Andrew Hsu was exceptional from the age of 2, when he built a Lego robot as big as he was. He finished high school at age 9, became a local celebrity when he enrolled at the University of Washington at age 12, even appearing on "Today" at age 16, amid comparisons to Doogie Howser and Albert Einstein.
His parents made accommodations for his brilliance, but they also emphasized modesty and social responsibility.
"Compassion is what I think is very important," Andrew's father, David, told "Today" in 2007. "(My sons) need to help other people. They need to put other people in front of them. In that way, they will never fail, because they are not self-centered."
Hsu's dad, a computer software engineer, and his mom, Joyce, encouraged him to pursue other interests and he did — becoming the No. 4 swimmer in the country (ages 12 and younger) in the 100-yard butterfly.
Academic prodigies tend to fare better than other child stars, in part because their expertise segues so smoothly into adult achievement, and Hsu, now 20, is no exception. He left the neuroscience doctorate program at Stanford University in 2011 to launch Airy Labs, an educational games startup. He wants to make learning fun for millions of kids, he says, much as his parents did for him.
"There's been a lot written recently about (hard-driving) 'Tiger Moms,'" he notes. "My parents are the opposite of that."
Children, even rich and famous children, need grown-ups to set boundaries and say no, says Ali.
Her mom, a nurse, and her dad, a police officer, made sure she had that. Sonia Ali was on always on the "Fresh Prince" set during rehearsals, not schmoozing or talking shop, just watching out for her little girl. Cast members called her Miss Sonia, and they'd look around nervously if they cursed or told a risque story: "Is Miss Sonia there?"
"You have to be very careful," Sonia Ali told the Boston Globe in 1999, when she was still accompanying Tatyana, at age 20, on business trips.
of the limelight
Sooner or later all child stars have to move on, but few as suddenly and unexpectedly as Tracy Austin.
At age 21, when she was the No. 2 women's player in the world, Austin experienced a back injury that, coupled with a later car accident, basically ended her career. The transition period was difficult, she says, but her parents, Jeanne and George, were supportive and the sense of balance and perspective that they had instilled served her well.
"You have to let go of what you had," when you move beyond an accomplished childhood, she says. "It's important to realize that it's something to be very proud of, but also to realize that it's in the past and to strive for something in the future."
She became a tennis commentator, most recently for the Tennis Channel, and threw herself into a consuming new endeavor: raising her three sons (now 15, 13 and 10) with her husband, Scott Holt.
"I raise my family with the same attitude that I played tennis: I try not to let anything slip through the cracks," she says. "Whether it's making sure that they're all academically sound, or do they play enough sports, or are they playing too many sports. I'm trying to make sure their lives are balanced. I want happy, well-adjusted kids."
Raising a star
These guidelines for parenting a gifted child are just part of the offerings on the website of the Macomb Intermediate School District in Clinton Township, Mich. It includes several articles and myriad resources for parents of high achievers. Go to misd.net/gifted.

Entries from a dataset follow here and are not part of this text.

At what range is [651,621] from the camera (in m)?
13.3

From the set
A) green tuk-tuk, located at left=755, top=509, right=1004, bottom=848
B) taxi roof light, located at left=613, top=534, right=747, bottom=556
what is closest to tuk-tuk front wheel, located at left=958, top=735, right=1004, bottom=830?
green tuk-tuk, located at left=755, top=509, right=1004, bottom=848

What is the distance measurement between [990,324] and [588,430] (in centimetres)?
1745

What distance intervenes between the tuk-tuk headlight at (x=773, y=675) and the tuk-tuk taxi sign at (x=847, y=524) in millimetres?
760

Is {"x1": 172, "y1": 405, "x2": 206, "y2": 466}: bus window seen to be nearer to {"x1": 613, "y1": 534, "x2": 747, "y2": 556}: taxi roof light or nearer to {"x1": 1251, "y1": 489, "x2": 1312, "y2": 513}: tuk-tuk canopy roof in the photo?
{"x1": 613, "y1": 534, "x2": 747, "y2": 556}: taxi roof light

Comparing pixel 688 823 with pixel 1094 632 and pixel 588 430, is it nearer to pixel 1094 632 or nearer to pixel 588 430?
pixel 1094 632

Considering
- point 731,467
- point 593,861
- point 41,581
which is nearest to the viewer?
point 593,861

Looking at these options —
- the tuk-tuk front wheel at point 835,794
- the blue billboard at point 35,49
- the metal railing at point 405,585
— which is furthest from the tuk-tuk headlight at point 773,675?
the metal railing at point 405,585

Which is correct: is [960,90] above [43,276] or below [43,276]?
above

Establish well-defined standards of discipline and conduct.
Do not let family life revolve around the gifted child.
Value the child for who he or she is, not just his or her accomplishments.
Help the child learn to manage the stress or tension they may experience over performance expectations.
Balance social experiences and solitary experiences. Avoid overscheduling activities or programs.